Category: AEM

Spell Check Lucene in AEM 5.6.1

I am trying to implement Spell Check for one of content serach application when they do search since application is heavily based on JCR query using Query builder users pay for the content.

They need smart search features also “do you means this” features just like google.

Adobe has invested good amount of effort and and money to update/create the knowledge document but they still lacks in many module which are not core of the AEM.

Sales force connector is one the module which i believe has never worked with unlimited version of sales force.
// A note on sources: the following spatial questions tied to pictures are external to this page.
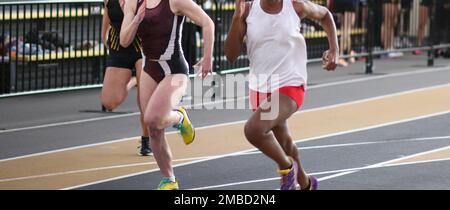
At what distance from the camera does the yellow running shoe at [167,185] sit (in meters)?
9.97

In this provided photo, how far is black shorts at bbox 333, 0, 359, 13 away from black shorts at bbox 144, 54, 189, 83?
11.9 m

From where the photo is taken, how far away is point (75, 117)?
51.3ft

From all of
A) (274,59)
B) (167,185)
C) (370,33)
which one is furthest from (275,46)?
(370,33)

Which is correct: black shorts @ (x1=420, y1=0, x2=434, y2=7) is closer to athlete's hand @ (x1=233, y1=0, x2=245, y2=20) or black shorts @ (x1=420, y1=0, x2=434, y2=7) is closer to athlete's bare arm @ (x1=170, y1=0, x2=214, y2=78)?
athlete's bare arm @ (x1=170, y1=0, x2=214, y2=78)

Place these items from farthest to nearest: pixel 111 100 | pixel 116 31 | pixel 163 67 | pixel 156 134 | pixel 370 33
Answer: pixel 370 33 → pixel 116 31 → pixel 111 100 → pixel 163 67 → pixel 156 134

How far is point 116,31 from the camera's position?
1205 cm

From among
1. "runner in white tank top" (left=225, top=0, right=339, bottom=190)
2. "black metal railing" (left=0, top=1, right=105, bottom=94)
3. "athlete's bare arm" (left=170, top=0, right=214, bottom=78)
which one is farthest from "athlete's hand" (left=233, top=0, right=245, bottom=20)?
"black metal railing" (left=0, top=1, right=105, bottom=94)

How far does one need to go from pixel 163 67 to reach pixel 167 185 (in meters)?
1.04

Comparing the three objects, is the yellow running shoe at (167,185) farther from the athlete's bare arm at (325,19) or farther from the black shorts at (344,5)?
the black shorts at (344,5)

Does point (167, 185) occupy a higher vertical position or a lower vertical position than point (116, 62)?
lower

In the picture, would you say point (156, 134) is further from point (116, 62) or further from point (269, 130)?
point (116, 62)

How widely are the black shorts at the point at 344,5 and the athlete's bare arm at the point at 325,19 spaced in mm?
12486

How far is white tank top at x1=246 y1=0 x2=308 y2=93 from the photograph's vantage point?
9.37 m
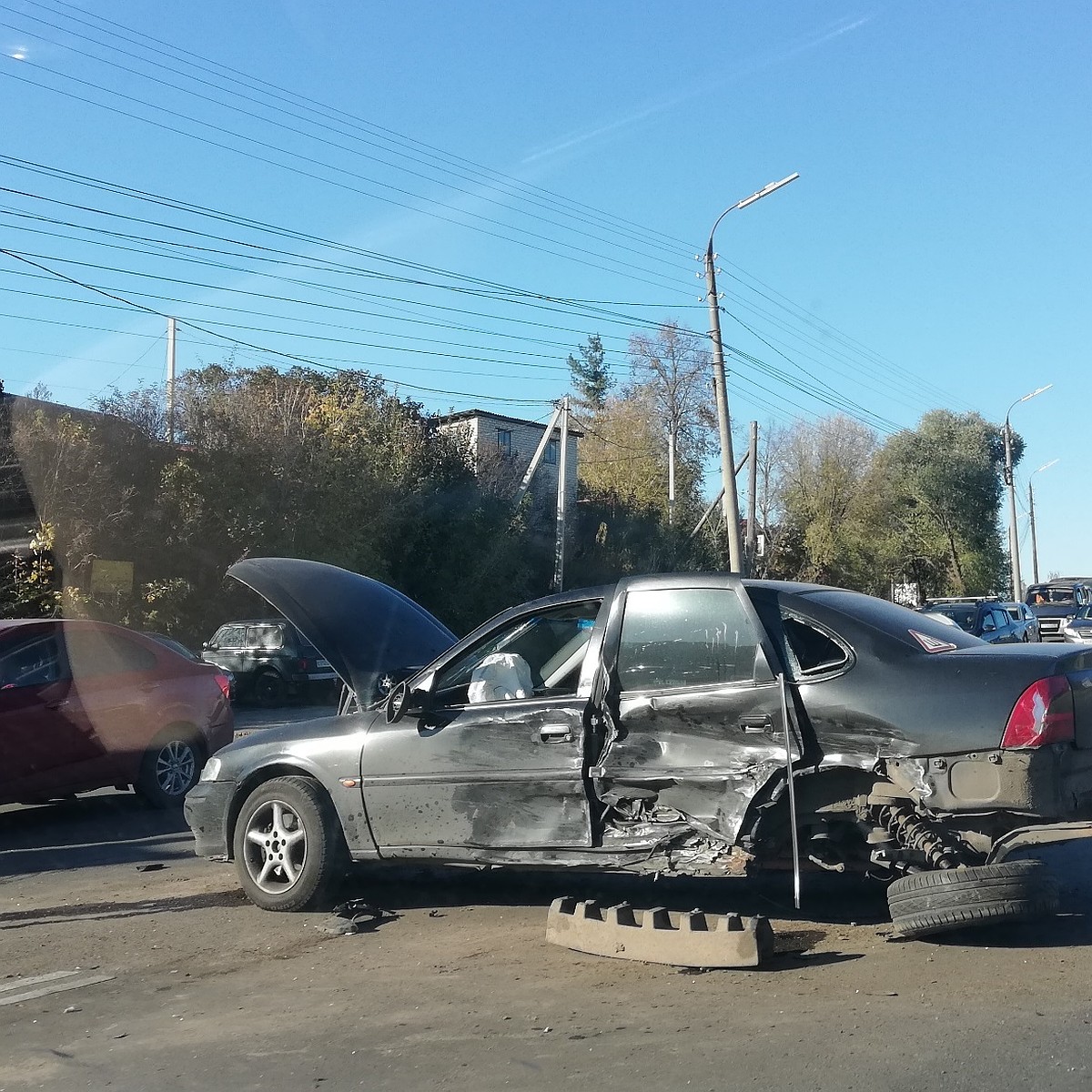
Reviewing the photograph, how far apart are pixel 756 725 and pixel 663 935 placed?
1.02m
Not only me, I talked to couple of my friends they  promised customer to provide the Sales force integration out of box using sales force Template it works with Free SF edition but never with unlimited edition . Adobe support or Adobe forum users are clueless and end up writing custom Sales force rest API or WSDL to talk to AEM..that’s the one story.

Coming back to the Spell Check out of the box in AEM 5.6.1.. I wanted to give “Do mean this this Feature” to the search user and i enabled spellchecker module in workplace.xml.

<SearchIndex class=”com.day.crx.query.lucene.LuceneHandler”>
            <param name=”path” value=”${wsp.home}/index”/>
            <param name=”resultFetchSize” value=”50″/>
            <param name=”indexingConfiguration” value=”${wsp.home}/indexing_config.xml”/>
            <param name=”tikaConfigPath” value=”${wsp.home}/tika-config.xml”/>
            <param name=”supportHighlighting” value=”false”/>
            <param name=”spellCheckerClass” value=”com.day.crx.core.query.spell.CRXSpellChecker$OneMinuteRefreshInterval”/>
        </SearchIndex>

I ran the index which took couple of hours and then finally i got this created crx-quickstart\repository\workspaces\crx.default\index\spellchecker.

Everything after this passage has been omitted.